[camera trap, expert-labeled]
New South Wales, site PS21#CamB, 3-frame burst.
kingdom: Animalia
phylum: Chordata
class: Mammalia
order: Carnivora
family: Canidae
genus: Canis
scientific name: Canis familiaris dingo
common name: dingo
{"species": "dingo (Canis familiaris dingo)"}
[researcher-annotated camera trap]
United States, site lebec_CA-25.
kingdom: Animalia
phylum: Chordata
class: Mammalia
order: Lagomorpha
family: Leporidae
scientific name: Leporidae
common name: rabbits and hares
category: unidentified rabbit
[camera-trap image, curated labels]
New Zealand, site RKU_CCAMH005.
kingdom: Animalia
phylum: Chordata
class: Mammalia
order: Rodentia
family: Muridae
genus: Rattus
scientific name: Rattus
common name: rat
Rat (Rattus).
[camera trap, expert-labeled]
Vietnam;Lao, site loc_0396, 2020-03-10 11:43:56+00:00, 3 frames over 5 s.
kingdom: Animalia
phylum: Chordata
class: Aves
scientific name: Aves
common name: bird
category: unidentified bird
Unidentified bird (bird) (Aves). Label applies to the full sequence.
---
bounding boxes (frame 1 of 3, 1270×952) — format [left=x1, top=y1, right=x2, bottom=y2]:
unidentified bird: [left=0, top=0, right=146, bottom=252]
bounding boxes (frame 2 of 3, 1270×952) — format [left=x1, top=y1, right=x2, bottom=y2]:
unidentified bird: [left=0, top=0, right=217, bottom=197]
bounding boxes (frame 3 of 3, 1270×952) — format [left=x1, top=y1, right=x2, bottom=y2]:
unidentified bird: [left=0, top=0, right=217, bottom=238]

========

## What is required
The data above must be reproduced in full, exactly as given.

## Exercise answer
[camera trap, expert-labeled]
New South Wales, site PS21#CamB, 3-frame burst.
kingdom: Animalia
phylum: Chordata
class: Mammalia
order: Carnivora
family: Canidae
genus: Canis
scientific name: Canis familiaris dingo
common name: dingo
{"species": "dingo (Canis familiaris dingo)"}
[researcher-annotated camera trap]
United States, site lebec_CA-25.
kingdom: Animalia
phylum: Chordata
class: Mammalia
order: Lagomorpha
family: Leporidae
scientific name: Leporidae
common name: rabbits and hares
category: unidentified rabbit
[camera-trap image, curated labels]
New Zealand, site RKU_CCAMH005.
kingdom: Animalia
phylum: Chordata
class: Mammalia
order: Rodentia
family: Muridae
genus: Rattus
scientific name: Rattus
common name: rat
Rat (Rattus).
[camera trap, expert-labeled]
Vietnam;Lao, site loc_0396, 2020-03-10 11:43:56+00:00, 3 frames over 5 s.
kingdom: Animalia
phylum: Chordata
class: Aves
scientific name: Aves
common name: bird
category: unidentified bird
Unidentified bird (bird) (Aves). Label applies to the full sequence.
---
bounding boxes (frame 1 of 3, 1270×952) — format [left=x1, top=y1, right=x2, bottom=y2]:
unidentified bird: [left=0, top=0, right=146, bottom=252]
bounding boxes (frame 2 of 3, 1270×952) — format [left=x1, top=y1, right=x2, bottom=y2]:
unidentified bird: [left=0, top=0, right=217, bottom=197]
bounding boxes (frame 3 of 3, 1270×952) — format [left=x1, top=y1, right=x2, bottom=y2]:
unidentified bird: [left=0, top=0, right=217, bottom=238]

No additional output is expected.